4. É certo que, como o Tribunal tem repetidamente afirmado, o recorrente pode
ser dispensado do ónus de invocar a inconstitucionalidade “durante o processo”
nos casos excepcionais e anómalos em que não tenha disposto processualmente
dessa possibilidade, sendo então admissível a arguição em momento subsequente –
maxime, no requerimento de interposição de recurso (cfr., a título de exemplo,
os Acórdãos n.º 62/85, n.º 90/85 e n.º 160/94, publicados, respectivamente, nos
Acórdãos do Tribunal Constitucional, vol. 5, págs. 497 e 663 e no Diário da
República, II Série, de 28 de Maio de 1994). Todavia, não é esse,
manifestamente, o caso dos autos.
Assim, e deixando de lado, por desnecessária, a questão de saber se o artigo 11º
do Código Penal foi efectivamente aplicado na decisão recorrida com o sentido
definido no requerimento de interposição de recurso, não se poderia considerar
relevante a alegação de inconstitucionalidade normativa constante do mesmo
requerimento.
5. Estão, pois, reunidas as condições para que se proceda à emissão da decisão
sumária prevista no nº 1 do artigo 78º-A da Lei nº 28/82.
Nestes termos, decide-se não conhecer do objecto do recurso.
Sem custas (n.º 3 do artigo 10º da Lei Orgânica n.º 19/2003, de 20 de
Junho).»
2. Inconformado, o recorrente reclamou para a conferência, ao abrigo do disposto
no nº 3 do artigo 78º-A da Lei nº 28/82, pretendendo a revogação da decisão
sumária.
Em seu entender, a decisão reclamada assentou em duas razões para justificar o
não conhecimento do recurso: a 'alegadamente consistente na questão de
determinar se o artigo 11º do Código Penal foi efectivamente aplicado na decisão
recorrida', que a decisão 'entendeu (…) não apreciar (…), julgando-a
irrelevante', e a 'alegada falta (omissão) de invocação da inconstitucionalidade
durante o processo, em violação ao disposto no art. 70º, n.º 1, b)' da Lei nº
28/82.
Quanto à primeira razão, o reclamante observa que, 'apesar de julgada
desnecessária para efeitos de apreciação', não pode 'deixar de referir que (…)

Linhas:
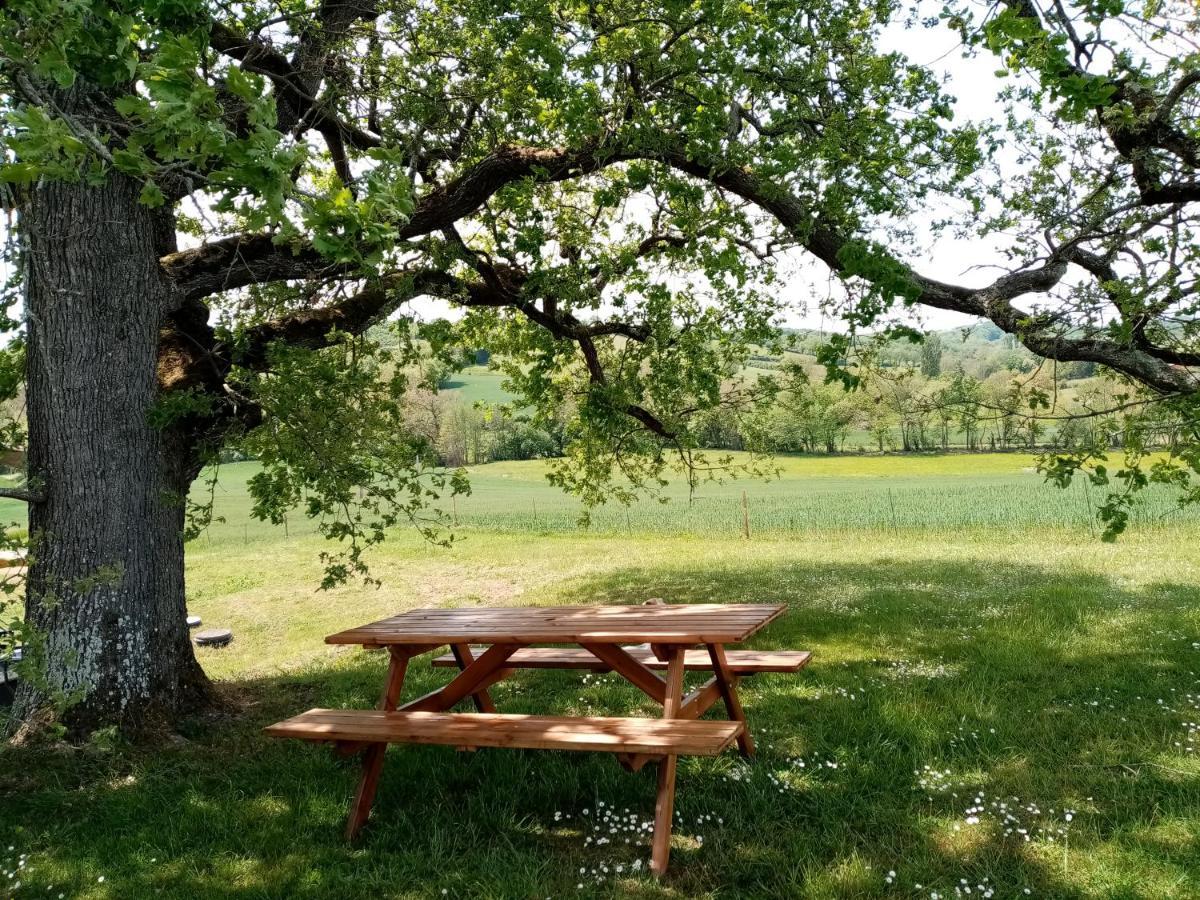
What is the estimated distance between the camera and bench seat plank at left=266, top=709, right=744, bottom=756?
==
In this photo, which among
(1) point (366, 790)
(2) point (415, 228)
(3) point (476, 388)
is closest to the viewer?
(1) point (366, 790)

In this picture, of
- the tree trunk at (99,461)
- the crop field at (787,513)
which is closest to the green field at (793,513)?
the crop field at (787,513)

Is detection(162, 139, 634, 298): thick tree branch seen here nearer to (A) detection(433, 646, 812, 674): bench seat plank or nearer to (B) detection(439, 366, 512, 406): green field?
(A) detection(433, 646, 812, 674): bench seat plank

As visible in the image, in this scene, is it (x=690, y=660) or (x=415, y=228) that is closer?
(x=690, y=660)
--
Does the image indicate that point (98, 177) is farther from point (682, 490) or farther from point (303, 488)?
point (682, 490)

Enunciado: Devolva, sem qualquer alteração, o trecho da página que começa em "Assim, e deixando" e segue até "Lei nº 28/82.". Os itens são material à parte, sem ligação à página.

Resultado:
Assim, e deixando de lado, por desnecessária, a questão de saber se o artigo 11º
do Código Penal foi efectivamente aplicado na decisão recorrida com o sentido
definido no requerimento de interposição de recurso, não se poderia considerar
relevante a alegação de inconstitucionalidade normativa constante do mesmo
requerimento.
5. Estão, pois, reunidas as condições para que se proceda à emissão da decisão
sumária prevista no nº 1 do artigo 78º-A da Lei nº 28/82.